◆ What this task involves
Repeat everything in the data exactly except images.

◆ Data excerpt
——

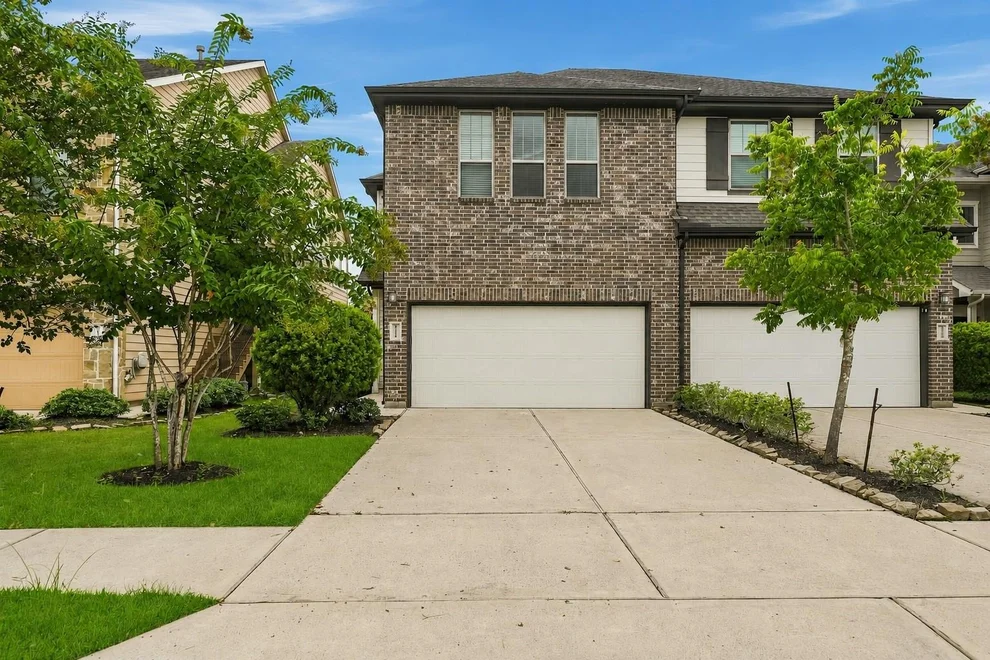 Unit for sale at 8734 Laurel Crest Drive, Missouri City, TX 77459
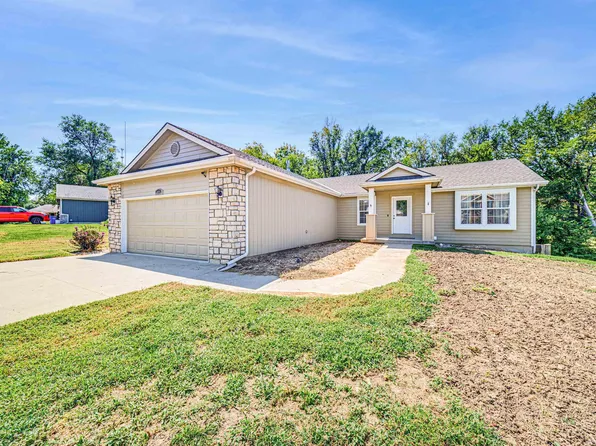 422 Navajo Rd, Junction City, KS 66441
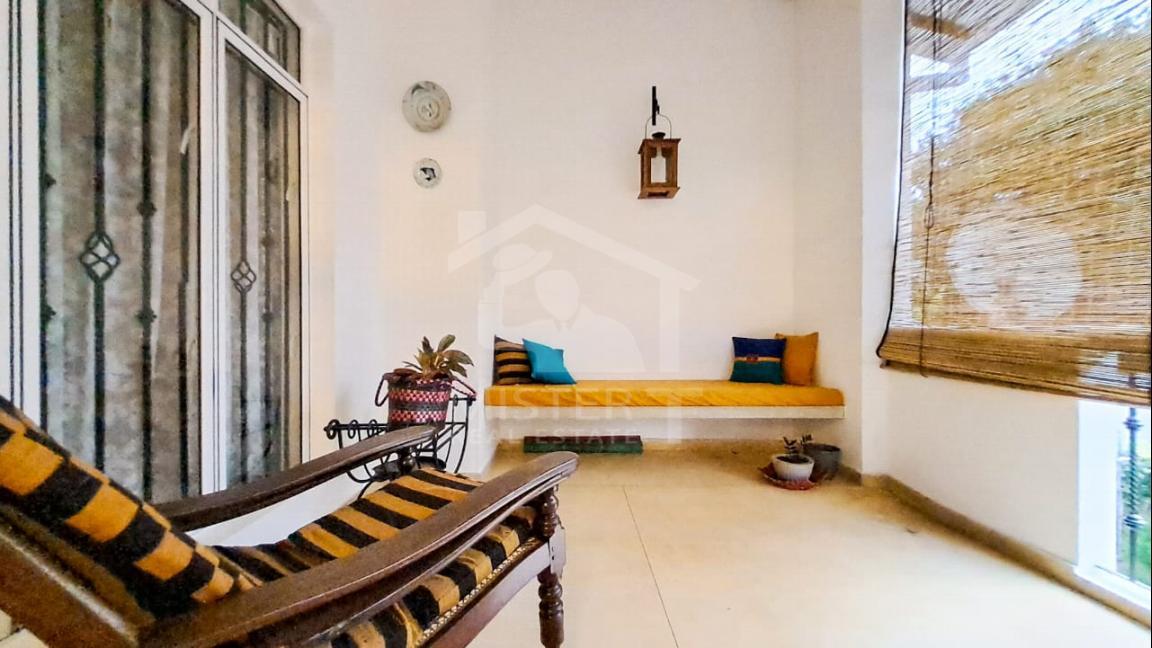 Private Apartment for Rent in Colombo 05- image 8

——

◆ Task output
 Unit for sale at 8734 Laurel Crest Drive, Missouri City, TX 77459
 422 Navajo Rd, Junction City, KS 66441
 Private Apartment for Rent in Colombo 05- image 8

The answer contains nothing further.